A judge today declined for a second time to order the California Interscholastic Federation's Southern Section to let a UCLA- bound shot putter participate in a competition at Crespi Carmelite High School in Encino.
Los Angeles Superior Court Judge Luis Lavin said he was not issuing a preliminary injunction in favor of Amir Patterson, because there was no evidence the CIFSS bylaws were being applied against him in a discriminatory manner.
The judge found that Patterson did not have a disability that would create an exception in his case. Patterson says he difficulties due to lack of social maturity after he skipped from the first to the second grade, leaving him younger that most of his classmates.
On Feb. 24, Lavin denied a motion for temporary restraining order in favor of Patterson, because he had not used up all his internal options within the CIF. The judge found that, after being unsuccessful with two appeals on the Southern Section level, Patterson had an opportunity to take his case before the state CIF executive director and failed to do so.
After the CIF executive director denied his appeal, Patterson sought a preliminary injunction.
Patterson attended today's hearing, but no testimony was taken.
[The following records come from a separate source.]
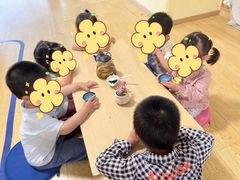 -金点蒙氏国际教育(悠然校区)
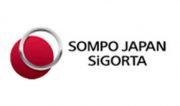 Sompo Japan Sigorta Logo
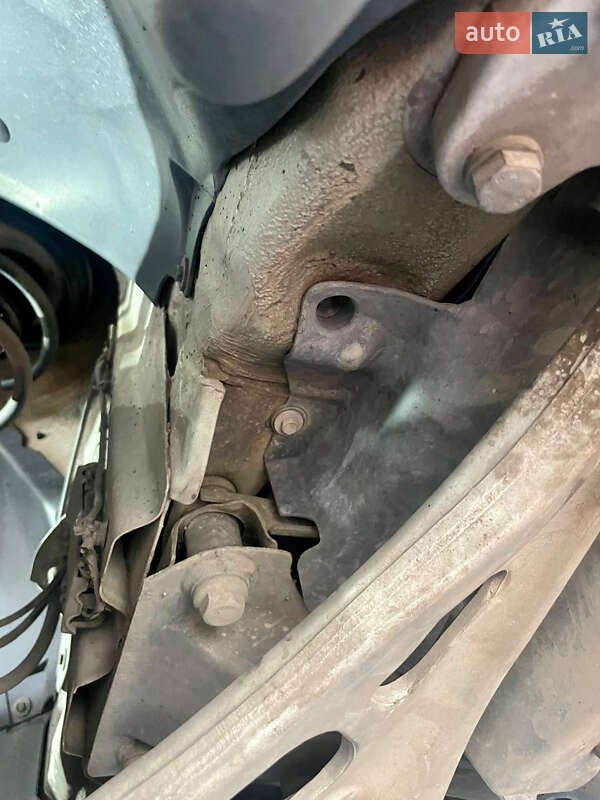 Універсал BMW 3 Series 2002 в Ізмаїлі фото 17 Універсал BMW 3 Series 2002 в Ізмаїлі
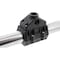 Scotty 320 Adaptable Rail Mount f/2in Rail 0320 - alternate 1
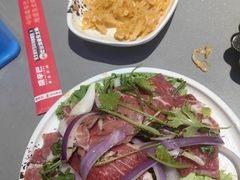 -外婆掌柜·东北家庭烤肉(托乐嘉店)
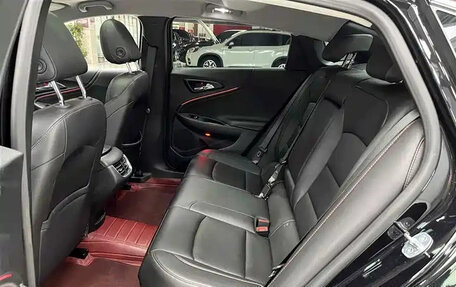Chevrolet Malibu IX, 2022 год, 1 550 085 рублей, 18 фотография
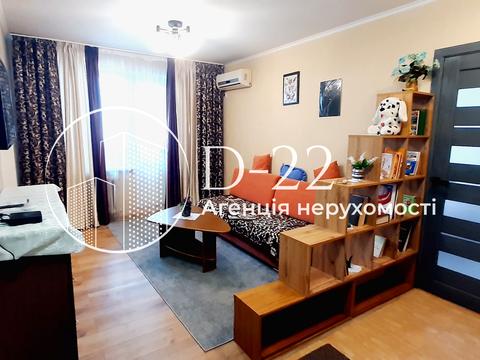 квартира по адресу Левка Лукьяненко ул. (Маршала Тимошенко), 1-Г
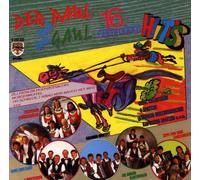 Various - Der Paul und Sein Gaul/16 Stimmungshits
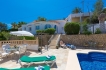 Villa:&nbsp;Benissa Villa Melanie 4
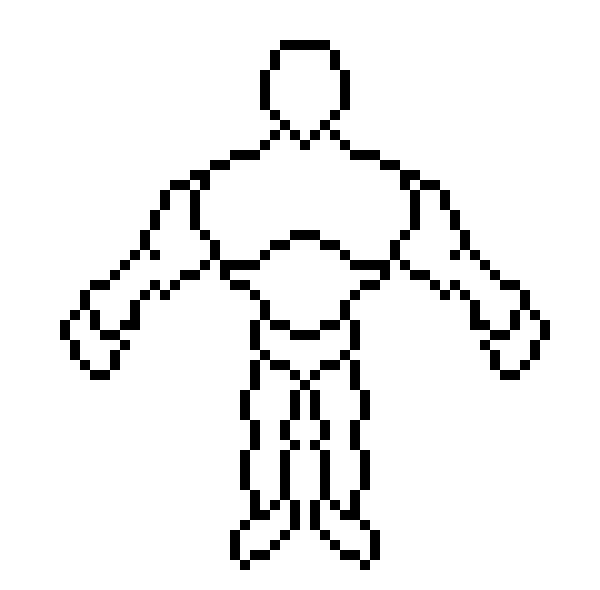 [8cbe4e] Mannequin test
Outside the courtroom, he declined comment.
The athlete's lawyer, David Greifinger, said his client had yet to decide whether to ask Lavin for a trial, which would be conducted without a jury. But Greifinger said that by the time Patterson could get a trial date, he would probably be a sophomore at UCLA, which he plans to attend after graduation.
Lavin said he believed Patterson "is going to be a very successful athlete" and that it was worthwhile for him to have his case reviewed the courts.
Patterson, a senior in his final semester at Crespi, filed the disability accommodation lawsuit on Feb. 19. The 18-year-old athlete also sought statutory damages and attorneys' fees.
Patterson's social maturity problems continued as the years passed, so he turned to home-schooling on the advice of his psychologist and school principal, the suit stated. He also repeated the eighth grade.
Southern Section rules allow student athletes to compete in as many as eight consecutive semesters after starting the ninth grade, according to the suit. Patterson, who came to Crespi in 2010, falls outside that limit this year, because he was home-schooled for a semester in the ninth grade in 2009, and that counted against him, his suit stated.
Patterson sought a hardship waiver and cited his disability, but the Southern Section rejected his application and his appeals, according to his court papers.